US Customs and Border Protection seizes USD 2.7 million in smuggled totoaba swim bladders
U.S. Customs and Border Protection (CBP) officers have seized totoaba swim bladders worth an estimated USD 2.7 million (EUR 2.46 million) in the second-largest seizure of its type in CBP history.
The CBP seized 270 swim bladders, weighing 242 pounds in total, at the Area Port of Nogales in the U.S. state of Arizona. Totoaba is considered an endangered species by the U.S. government under the Enddangered Species Act and is listed on both the Convention on International Trade in Endangered Species of Wild Fauna and Flora (CITES).

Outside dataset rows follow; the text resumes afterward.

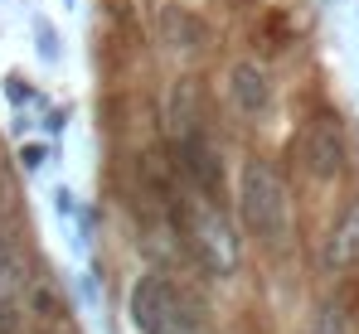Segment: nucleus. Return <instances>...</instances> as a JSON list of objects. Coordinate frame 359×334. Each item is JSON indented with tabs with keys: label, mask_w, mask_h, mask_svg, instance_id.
Returning <instances> with one entry per match:
<instances>
[{
	"label": "nucleus",
	"mask_w": 359,
	"mask_h": 334,
	"mask_svg": "<svg viewBox=\"0 0 359 334\" xmlns=\"http://www.w3.org/2000/svg\"><path fill=\"white\" fill-rule=\"evenodd\" d=\"M238 214L248 223V232L262 237V242H277L287 232V184H282L277 169L267 165V160H257V155L238 174Z\"/></svg>",
	"instance_id": "f257e3e1"
},
{
	"label": "nucleus",
	"mask_w": 359,
	"mask_h": 334,
	"mask_svg": "<svg viewBox=\"0 0 359 334\" xmlns=\"http://www.w3.org/2000/svg\"><path fill=\"white\" fill-rule=\"evenodd\" d=\"M189 247H194V257H199V267L209 272V277L229 281L238 272L243 252H238V232H233V223L229 214L209 199V194H199V199H189Z\"/></svg>",
	"instance_id": "f03ea898"
},
{
	"label": "nucleus",
	"mask_w": 359,
	"mask_h": 334,
	"mask_svg": "<svg viewBox=\"0 0 359 334\" xmlns=\"http://www.w3.org/2000/svg\"><path fill=\"white\" fill-rule=\"evenodd\" d=\"M131 320L141 334H194L189 310L165 277H141L131 286Z\"/></svg>",
	"instance_id": "7ed1b4c3"
},
{
	"label": "nucleus",
	"mask_w": 359,
	"mask_h": 334,
	"mask_svg": "<svg viewBox=\"0 0 359 334\" xmlns=\"http://www.w3.org/2000/svg\"><path fill=\"white\" fill-rule=\"evenodd\" d=\"M297 146H301L306 174H316V179H340V174H345L350 151H345V131H340L335 116H311V121L301 126Z\"/></svg>",
	"instance_id": "20e7f679"
},
{
	"label": "nucleus",
	"mask_w": 359,
	"mask_h": 334,
	"mask_svg": "<svg viewBox=\"0 0 359 334\" xmlns=\"http://www.w3.org/2000/svg\"><path fill=\"white\" fill-rule=\"evenodd\" d=\"M229 92H233V102H238L243 116H262V111L272 107V83H267V73H262L257 63H233Z\"/></svg>",
	"instance_id": "39448f33"
},
{
	"label": "nucleus",
	"mask_w": 359,
	"mask_h": 334,
	"mask_svg": "<svg viewBox=\"0 0 359 334\" xmlns=\"http://www.w3.org/2000/svg\"><path fill=\"white\" fill-rule=\"evenodd\" d=\"M325 267H335V272L359 267V199L345 204V214L335 218L330 237H325Z\"/></svg>",
	"instance_id": "423d86ee"
},
{
	"label": "nucleus",
	"mask_w": 359,
	"mask_h": 334,
	"mask_svg": "<svg viewBox=\"0 0 359 334\" xmlns=\"http://www.w3.org/2000/svg\"><path fill=\"white\" fill-rule=\"evenodd\" d=\"M39 54H44V58H59V39H54V29H49V25H39Z\"/></svg>",
	"instance_id": "0eeeda50"
}]
</instances>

“Our officers and agriculture specialists enforce a wide variety of laws on behalf of numerous agencies,” CBP Tucson Field Office Director of Field Operations Guadalupe Ramirez said in a release. “This find by our CBP officers ... is an exceptional example of the job they do enforcing laws regarding all commodities entering the United States. It’s also an excellent example of our working relationship with our U.S. Fish and Wildlife partners, enforcing the Convention on International Trade in Endangered Species treaty agreement.”
The swim bladders were concealed within a commercial shipment of frozen fish fillets, according to a CBP press release. DNA testing by the U.S. Fish and Wildlife Service determined that the bladders belong to Totoaba macdonaldi, a species endemic to the Gulf of California.
Totoaba has been listed as an endangered species by the U.S. government since 1979. The swim bladders of the species fetch high prices on the black market in China, as they are believed to have health benefits when eaten. The bladders are also similar to the swim bladders of the bahaba – or yellow croaker – another critically endangered species.
Totoaba is also mainly poached using gillnets that cause conflicts with another critically endangered species, the vaquita. With less than 20 individuals remaining in the wild, vaquita can get caught in the illegal gillnets and drown.
CITES briefly sanctioned Mexico earlier this year for its failure to stomp out illegal fishing for totoaba. CITES later lifted the sanctions after Mexico's government created a plan to protect the critically endangered vaquita and the totoaba from illegal fishing, but the U.S. government is still considering sanctions against Mexico for its failure to protect the vaquita and totoaba.